Slow inference using tensorrt sampleFasterRCNN, 320ms/frame

hrsht.sarma · February 12, 2018, 2:09pm

Hi everyone

I finally managed to run tensorrt implementation on Jetson TX2 and fasterrcnn sample as provided in /usr/src/tensorrt. Although execution time per frame comes around 320 ms which is way slower than ~20 FPS.

I also tried running jetson_clock.sh to see if it improves anything.
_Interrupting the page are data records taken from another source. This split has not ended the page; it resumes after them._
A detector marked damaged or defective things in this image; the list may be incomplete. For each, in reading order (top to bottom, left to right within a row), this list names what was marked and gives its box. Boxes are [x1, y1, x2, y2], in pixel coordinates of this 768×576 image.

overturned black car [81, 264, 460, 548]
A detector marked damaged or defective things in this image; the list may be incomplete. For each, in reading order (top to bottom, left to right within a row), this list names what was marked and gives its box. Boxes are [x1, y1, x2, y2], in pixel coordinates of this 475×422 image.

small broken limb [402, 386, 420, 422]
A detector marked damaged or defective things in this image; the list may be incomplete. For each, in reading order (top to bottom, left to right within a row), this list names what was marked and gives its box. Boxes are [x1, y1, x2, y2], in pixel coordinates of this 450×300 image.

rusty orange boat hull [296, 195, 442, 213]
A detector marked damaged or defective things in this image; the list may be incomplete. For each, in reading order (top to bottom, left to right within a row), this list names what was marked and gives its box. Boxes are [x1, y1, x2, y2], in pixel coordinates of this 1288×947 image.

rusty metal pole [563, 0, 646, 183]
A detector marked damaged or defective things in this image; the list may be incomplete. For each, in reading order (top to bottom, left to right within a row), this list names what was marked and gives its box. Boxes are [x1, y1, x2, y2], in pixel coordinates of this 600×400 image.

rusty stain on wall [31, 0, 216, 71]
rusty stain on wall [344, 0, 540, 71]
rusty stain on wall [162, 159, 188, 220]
But there is no improvement.

To find time taken , I am using following :

// run inference
  long long time_start = chrono::duration_cast<chrono::milliseconds>(chrono::steady_clock::now().time_since_epoch()).count();
	doInference(*context, data, imInfo, bboxPreds, clsProbs, rois, N);
  long long time_end = chrono::duration_cast<chrono::milliseconds>(chrono::steady_clock::now().time_since_epoch()).count() ;
  cout << "Total time =" <<(time_end - time_start)<< std::endl;

Will be great if someone can tell me what needs to be done to achieve even 10 FPS using tensorrt on the given example.
Fyi : I installed jetpack 3.1

hrsht.sarma · February 13, 2018, 5:59am

I also tried running jetson_clock.sh , but inference time per frame is same as before 320ms which is way less than expected 10-20 FPS

AastaLLL · February 13, 2018, 7:11am

Hi,

Please use our DetectNet sample to get 10fps object detection pipeline:
[url]https://github.com/dusty-nv/jetson-inference#locating-object-coordinates-using-detectnet[/url]
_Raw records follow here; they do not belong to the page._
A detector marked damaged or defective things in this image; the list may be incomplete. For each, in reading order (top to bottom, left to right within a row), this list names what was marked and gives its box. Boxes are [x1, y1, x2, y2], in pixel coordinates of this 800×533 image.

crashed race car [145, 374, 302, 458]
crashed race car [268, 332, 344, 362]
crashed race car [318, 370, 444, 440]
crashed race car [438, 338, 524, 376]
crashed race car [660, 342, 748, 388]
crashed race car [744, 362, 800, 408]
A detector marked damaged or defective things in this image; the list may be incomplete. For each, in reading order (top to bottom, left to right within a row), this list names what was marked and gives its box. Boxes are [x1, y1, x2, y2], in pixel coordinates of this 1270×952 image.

The target of sampleFasterRCNN is to demonstrate plugin API implementation.
Please use DetectNet for better performance.

Thanks.

hrsht.sarma · February 13, 2018, 7:34am

Can we finetune provided FasterRCNN to achieve better FPS ?
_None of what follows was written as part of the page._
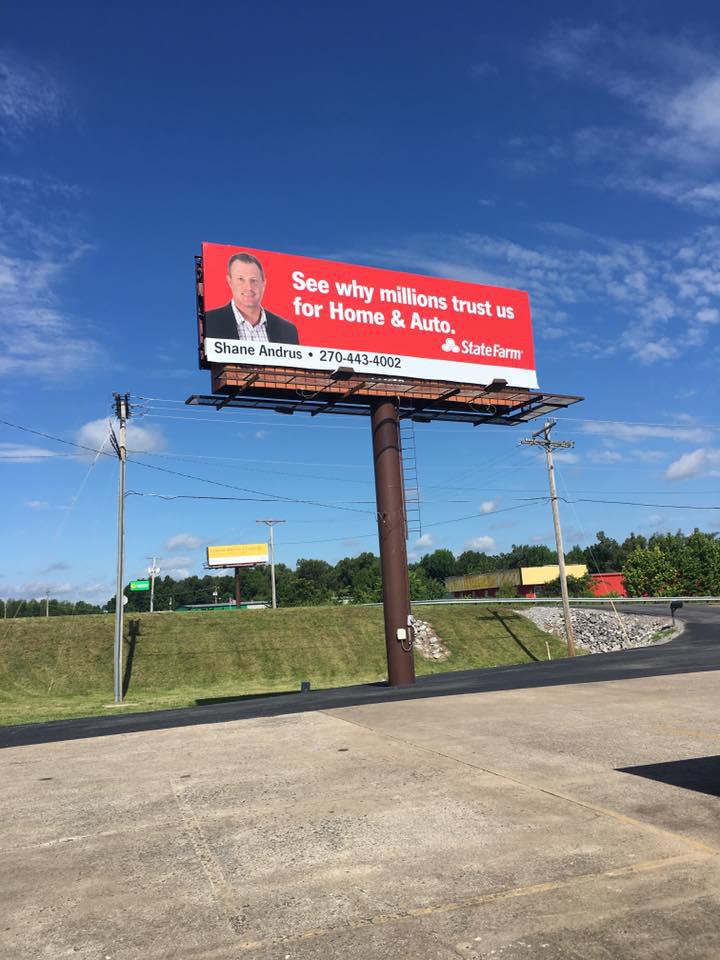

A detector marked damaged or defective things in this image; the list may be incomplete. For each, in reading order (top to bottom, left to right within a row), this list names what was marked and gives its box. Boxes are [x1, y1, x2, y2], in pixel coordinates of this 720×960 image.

rusty metal pole [372, 402, 416, 688]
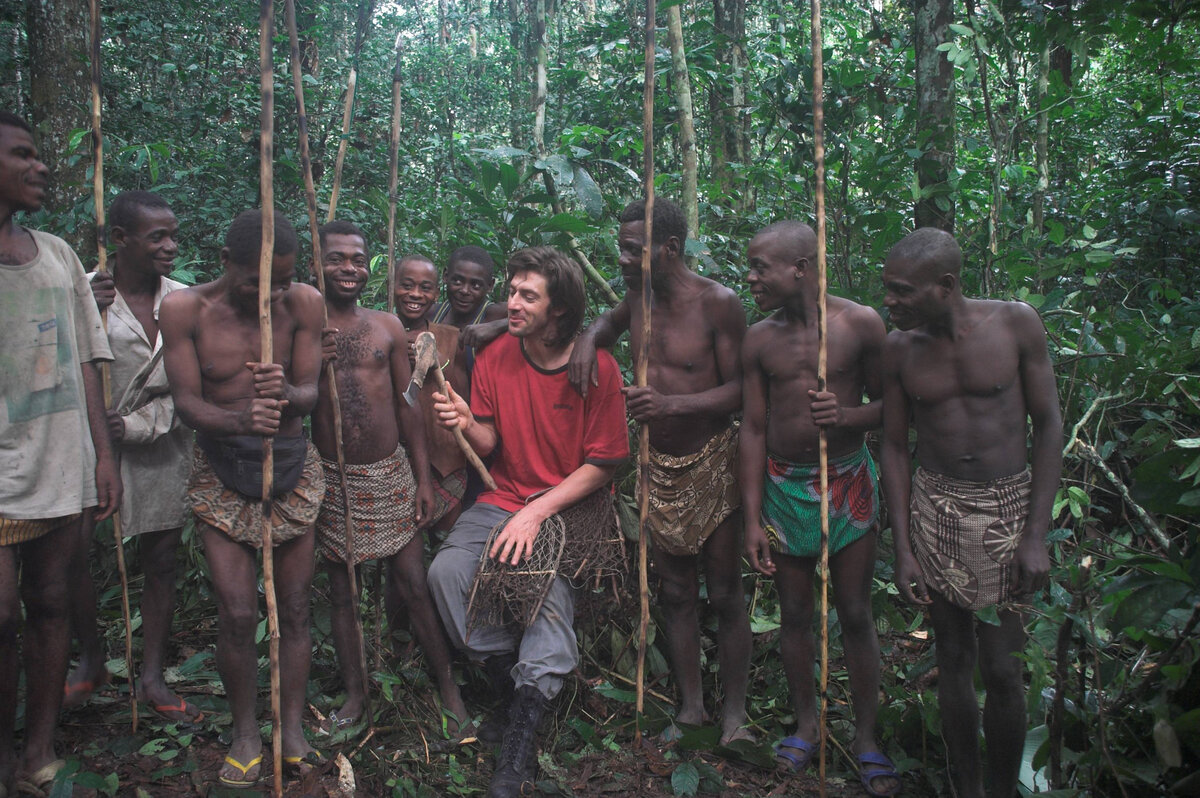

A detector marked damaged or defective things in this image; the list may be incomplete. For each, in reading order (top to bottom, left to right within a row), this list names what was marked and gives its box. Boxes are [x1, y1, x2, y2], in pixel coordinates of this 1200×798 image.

AastaLLL · February 21, 2018, 6:16am

Hi,

1. In sampleFasterRCNN, please noticed that we by default set batchSize=2.

2. In doInference() function, it contains memory allocation, copy buffer from host to device, inference, copy buffer from device to host, release memory.
Usually, you only need to apply memory allocation/release when initialization.
For zero-copy pipeline, ex. MMAPI sample, you don’t need to transfer data between host and device.

So, try to set batchsize=1 and optimize the pipeline with the zero-copy sample of MMAPI.
Thanks.